Provided records Start Marker

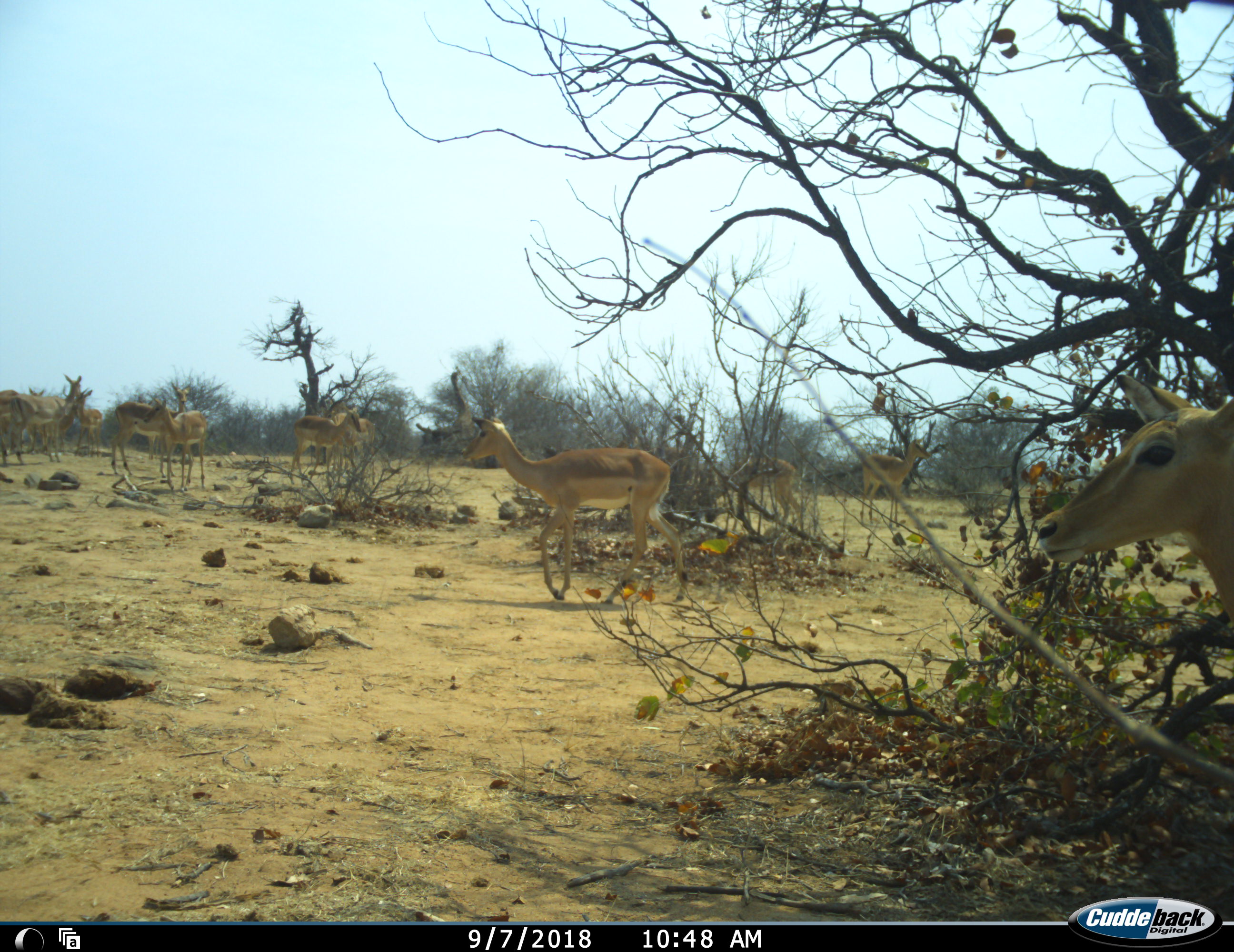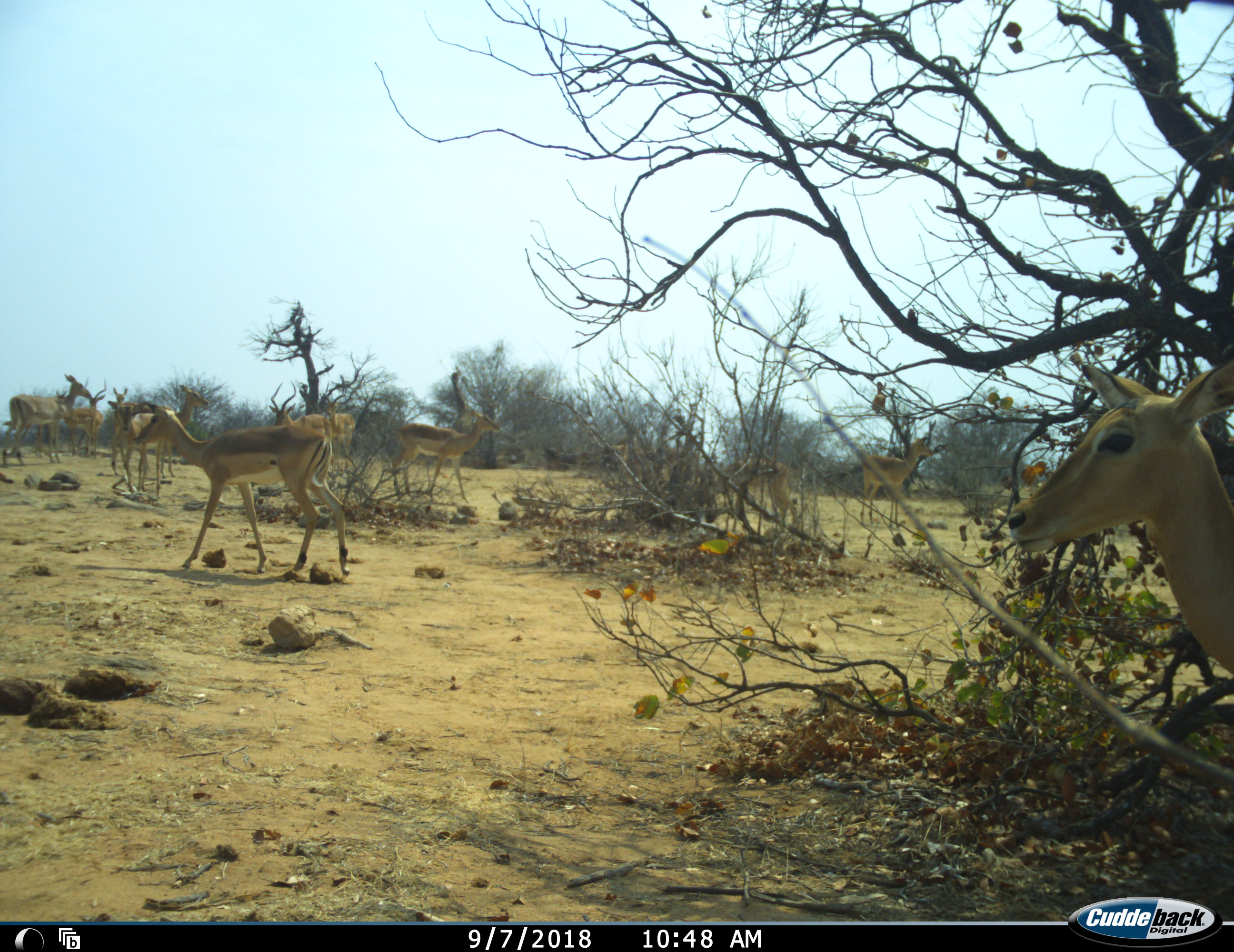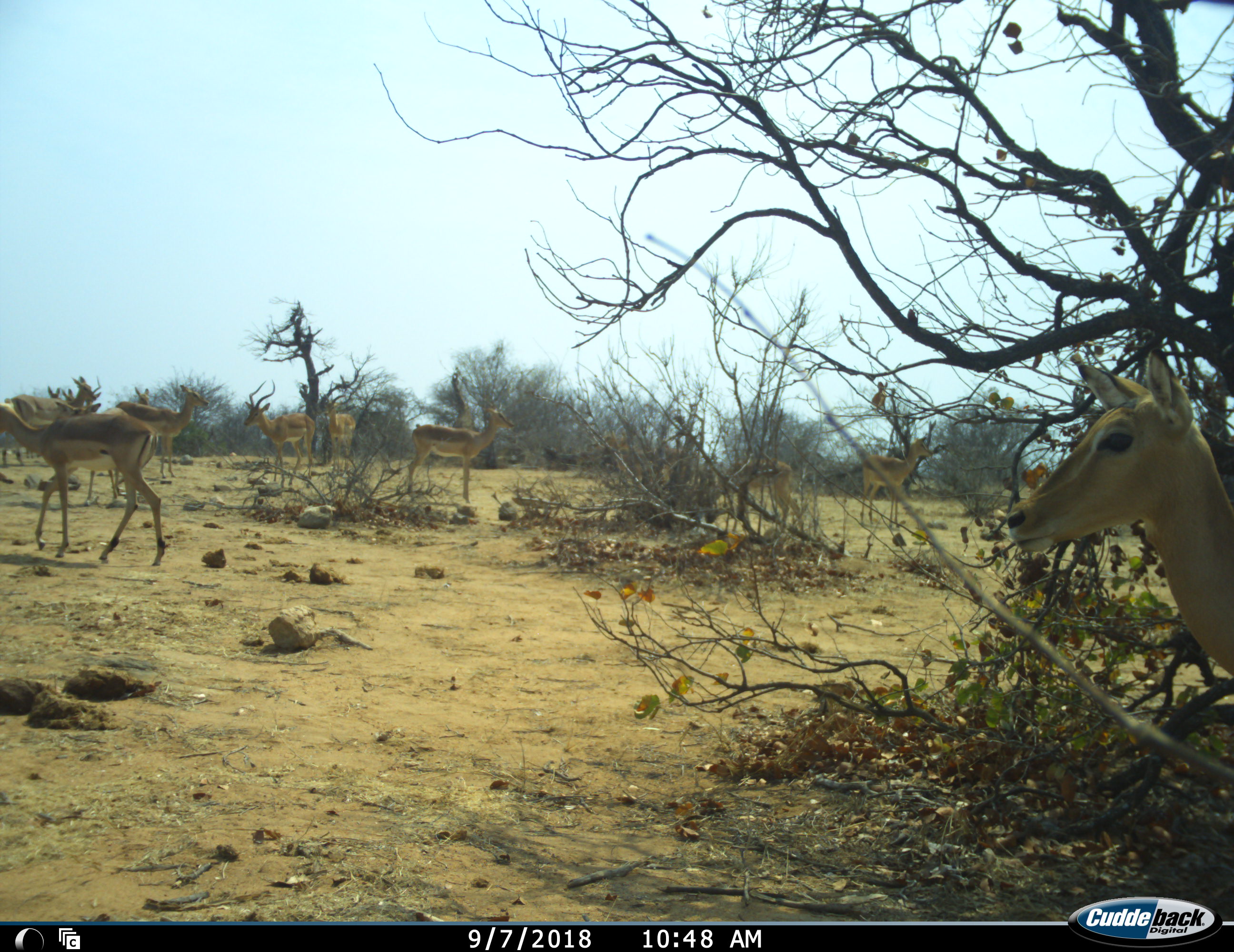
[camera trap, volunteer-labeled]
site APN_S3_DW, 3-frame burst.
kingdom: Animalia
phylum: Chordata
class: Mammalia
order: Artiodactyla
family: Bovidae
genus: Aepyceros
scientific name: Aepyceros melampus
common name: impala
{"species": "impala (Aepyceros melampus)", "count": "11-50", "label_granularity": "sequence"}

Provided records End Marker

Your instructions →
Search the material above for "impala". Copy each line that has it.

Answer space →
common name: impala
{"species": "impala (Aepyceros melampus)", "count": "11-50", "label_granularity": "sequence"}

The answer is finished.